Walikota Dalton, David Pennington, mengetahui masalah yang dihadapi anak-anak migran. Dia kecewa dengan politik yang dilaksanakan di Washington.

”Kami punya dua Disney-Worlds di Amerika Serikat. Yang satu ada di Orlando, yang lain ada di Washington”, kata Pennington menyindir. Baginya, tidak penting partai mana yang memerintah.

”Mereka semua percaya pada aparat pemerintah yang begitu besar”, tukasnya, ”Demokrat menghamburkan uang pajak kami, dan Republik ingin menyelesaikan semua masalah dengan hutang”.

Obama juga berulangkali mengeluh tentang kebuntuan di Washington. Sampai sekarang, ia tidak berhasil membawa Demokrat dan Republik ke satu meja untuk berunding. Tapi ada peristiwa aktual yang mungkin bisa memecah kebekuan antara kedua kubu politik itu: penembakan amuk di Newtown akhir Desember lalu, yang menewaskan 27 orang, diataranya 20 anak-anak.

Perubahan UU Kepemilikan Senjata

Beberapa kilometer di utara Dalton, antara padang rumput sabana dan rumah-rumah kayu berwarna putih, terletak lapangan menembak Camp Shooters Inc. Lokasinya dikelilingi oleh sebuah hutan kecil. Para penggemar senjata dan keluarganya bertemu secara rutin rutin di tempat ini.

Nicolas Lama, 12 tahun, sedang latihan menembak
Nicolas Lama, 12 tahun, sedang latihan menembakFoto: DW

Nicolas Lama yang berusia 12 tahun sedang mencoba sebuah pistol. Ia membidik ke sebuah papan target sejauh sepuluh meter dan menembak tepat di tengahnya. Ia sudah memegang senjata sejak berusia empat tahun. Kakeknya, Eddie Painter menepuk puncak sang cucu: ”baik sekali”.

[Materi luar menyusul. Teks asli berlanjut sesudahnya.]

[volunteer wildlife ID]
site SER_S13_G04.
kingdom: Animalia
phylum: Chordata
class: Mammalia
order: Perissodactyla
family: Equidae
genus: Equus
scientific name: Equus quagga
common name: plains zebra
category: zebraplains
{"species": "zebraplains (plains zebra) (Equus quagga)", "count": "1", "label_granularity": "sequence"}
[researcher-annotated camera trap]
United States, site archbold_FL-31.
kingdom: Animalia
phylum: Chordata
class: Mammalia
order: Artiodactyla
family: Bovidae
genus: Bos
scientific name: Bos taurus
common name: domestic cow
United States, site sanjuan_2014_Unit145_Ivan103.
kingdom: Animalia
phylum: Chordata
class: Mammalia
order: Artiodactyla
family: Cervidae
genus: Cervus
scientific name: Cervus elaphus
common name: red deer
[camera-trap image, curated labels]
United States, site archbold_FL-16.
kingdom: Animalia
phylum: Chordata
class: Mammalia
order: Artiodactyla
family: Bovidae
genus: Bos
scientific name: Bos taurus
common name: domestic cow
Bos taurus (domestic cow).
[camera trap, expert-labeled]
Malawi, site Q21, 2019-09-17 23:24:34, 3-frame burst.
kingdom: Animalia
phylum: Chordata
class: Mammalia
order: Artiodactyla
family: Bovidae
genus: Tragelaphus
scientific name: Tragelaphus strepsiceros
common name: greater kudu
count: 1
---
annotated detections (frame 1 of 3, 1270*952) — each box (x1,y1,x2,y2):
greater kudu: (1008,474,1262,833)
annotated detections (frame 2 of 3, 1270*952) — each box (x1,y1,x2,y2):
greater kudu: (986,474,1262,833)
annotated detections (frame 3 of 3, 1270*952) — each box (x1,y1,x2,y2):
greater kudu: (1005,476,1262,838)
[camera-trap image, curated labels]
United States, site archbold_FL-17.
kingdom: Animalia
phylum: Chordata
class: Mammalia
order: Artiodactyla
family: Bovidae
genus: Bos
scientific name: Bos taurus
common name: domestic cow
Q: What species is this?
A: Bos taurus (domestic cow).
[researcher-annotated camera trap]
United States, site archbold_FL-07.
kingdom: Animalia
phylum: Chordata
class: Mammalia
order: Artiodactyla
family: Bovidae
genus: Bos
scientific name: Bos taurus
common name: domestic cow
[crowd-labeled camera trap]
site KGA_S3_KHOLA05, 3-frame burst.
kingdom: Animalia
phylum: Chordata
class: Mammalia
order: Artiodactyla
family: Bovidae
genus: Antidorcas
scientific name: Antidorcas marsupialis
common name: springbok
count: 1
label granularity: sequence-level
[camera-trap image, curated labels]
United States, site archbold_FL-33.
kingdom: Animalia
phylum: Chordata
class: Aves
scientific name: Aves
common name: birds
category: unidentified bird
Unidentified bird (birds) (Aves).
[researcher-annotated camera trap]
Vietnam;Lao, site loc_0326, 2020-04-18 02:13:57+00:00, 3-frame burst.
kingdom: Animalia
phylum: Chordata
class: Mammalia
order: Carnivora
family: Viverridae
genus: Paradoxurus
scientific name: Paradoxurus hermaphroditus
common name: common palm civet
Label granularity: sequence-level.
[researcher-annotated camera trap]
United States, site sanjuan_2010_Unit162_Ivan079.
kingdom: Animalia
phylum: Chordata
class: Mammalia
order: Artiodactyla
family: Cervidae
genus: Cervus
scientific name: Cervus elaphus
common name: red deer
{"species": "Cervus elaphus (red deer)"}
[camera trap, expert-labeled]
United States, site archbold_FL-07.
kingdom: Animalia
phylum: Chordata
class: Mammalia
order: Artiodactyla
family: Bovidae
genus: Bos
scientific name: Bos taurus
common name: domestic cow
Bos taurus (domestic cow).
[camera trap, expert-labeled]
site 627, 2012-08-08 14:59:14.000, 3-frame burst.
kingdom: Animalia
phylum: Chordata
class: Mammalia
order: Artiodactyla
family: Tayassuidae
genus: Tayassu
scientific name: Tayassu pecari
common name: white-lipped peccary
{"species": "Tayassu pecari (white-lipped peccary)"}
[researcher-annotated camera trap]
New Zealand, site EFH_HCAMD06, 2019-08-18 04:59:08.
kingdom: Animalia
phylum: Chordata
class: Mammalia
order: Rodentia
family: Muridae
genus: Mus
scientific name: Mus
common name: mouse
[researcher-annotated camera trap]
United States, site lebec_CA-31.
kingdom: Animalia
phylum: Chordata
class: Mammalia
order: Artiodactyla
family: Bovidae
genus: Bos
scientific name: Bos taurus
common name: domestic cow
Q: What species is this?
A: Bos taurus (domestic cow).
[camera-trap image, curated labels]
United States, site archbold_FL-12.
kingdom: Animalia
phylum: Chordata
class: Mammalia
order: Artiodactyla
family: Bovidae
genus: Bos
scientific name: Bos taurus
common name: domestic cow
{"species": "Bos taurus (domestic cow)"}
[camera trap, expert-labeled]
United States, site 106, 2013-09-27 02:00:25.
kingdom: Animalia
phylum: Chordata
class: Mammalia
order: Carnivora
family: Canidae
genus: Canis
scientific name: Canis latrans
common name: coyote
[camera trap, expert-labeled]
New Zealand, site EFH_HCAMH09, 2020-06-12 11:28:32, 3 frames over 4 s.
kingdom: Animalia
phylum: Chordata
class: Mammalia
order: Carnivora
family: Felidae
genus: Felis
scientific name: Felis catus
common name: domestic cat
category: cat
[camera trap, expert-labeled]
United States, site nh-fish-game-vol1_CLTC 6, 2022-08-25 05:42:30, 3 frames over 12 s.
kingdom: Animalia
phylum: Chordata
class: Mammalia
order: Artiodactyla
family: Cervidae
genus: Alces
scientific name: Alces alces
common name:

Berbicara tentang masalah kepemilikan senjata, Painter menunjuk pada konstitusi AS: ”Untuk setiap hak, apakah itu hak mengeluarkan pendapat, hak kebebasan beragama dan hak memiliki senjata, semua ada harganya.” Selalu akan ada orang yang menyalahgunakan hak mereka, imbuh Painter.

Setelah penembakan amuk di Newtown, Presiden Obama menerangkan, sudah saatnya mengubah undang-undang kepemilikan senjata. Tapi dalam isu ini, Amerika masih terpecah.

Perekonomian yang belum pulih, masalah imigran dan sengketa hak kepemilikan senjata hanyalah beberapa dari banyak masalah yang harus ditanggapi oleh Presiden Obama. Warga di Dalton kelihatan skeptis, apakah keputusan yang diambil di Washintgon bisa memperbaiki situasi kehidupan mereka.